Revealing the Nonequilibrium Nature of a Granular Intruder: The Crucial Role of Non-Gaussian Behavior

TL;DR

This paper investigates the nonequilibrium behavior of a granular intruder by analyzing non-Gaussian velocity fluctuations and time-reversal asymmetry, introducing a new coupled-variable model that captures experimental observations across different densities.

Contribution

It introduces a novel model with coupled variables and mixed noise types to describe the nonequilibrium dynamics of a granular intruder, emphasizing non-Gaussian effects.

Findings

The angular velocity shows significant deviations from equilibrium behavior.

The model accurately reproduces experimental results across various densities.
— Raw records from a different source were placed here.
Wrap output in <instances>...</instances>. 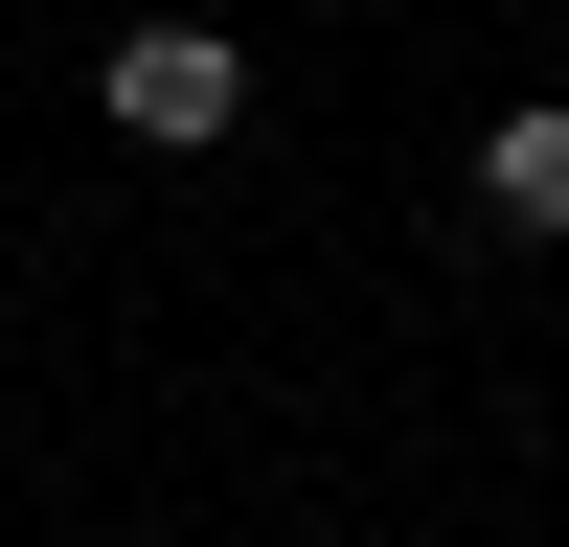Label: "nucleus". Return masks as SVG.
Masks as SVG:
<instances>
[{
	"label": "nucleus",
	"mask_w": 569,
	"mask_h": 547,
	"mask_svg": "<svg viewBox=\"0 0 569 547\" xmlns=\"http://www.w3.org/2000/svg\"><path fill=\"white\" fill-rule=\"evenodd\" d=\"M91 91H114V137H160V160H206V137L251 115V46H228V23H137V46H114Z\"/></svg>",
	"instance_id": "nucleus-1"
},
{
	"label": "nucleus",
	"mask_w": 569,
	"mask_h": 547,
	"mask_svg": "<svg viewBox=\"0 0 569 547\" xmlns=\"http://www.w3.org/2000/svg\"><path fill=\"white\" fill-rule=\"evenodd\" d=\"M479 206H501V228H547V251H569V91H525V115L479 137Z\"/></svg>",
	"instance_id": "nucleus-2"
}]
</instances>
Non-Gaussian velocity increments are crucial for understanding the system's irreversibility.

Abstract

The characterization of the distance from equilibrium is a debated problem in particular in the treatment of experimental signals. If the signal is a 1-dimensional time-series, such a goal becomes challenging. A paradigmatic example is the angular diffusion of a rotator immersed in a vibro-fluidized granular gas. Here, we experimentally observe that the rotator's angular velocity exhibits significative differences with respect to an equilibrium process. Exploiting the presence of two relevant time-scales and non-Gaussian velocity increments, we quantify the breakdown of time-reversal asymmetry, which would vanish in the case of a 1D Gaussian process. We deduce a new model for the massive probe, with two linearly coupled variables, incorporating both Gaussian and Poissonian noise, the latter motivated by the rarefied collisions with the granular bath particles. Our model reproduces the experiment in a range of densities, from dilute to moderately dense, with a meaningful dependence of the parameters on the density. We believe the framework proposed here opens the way to a more consistent and meaningful treatment of out-of-equilibrium and dissipative systems.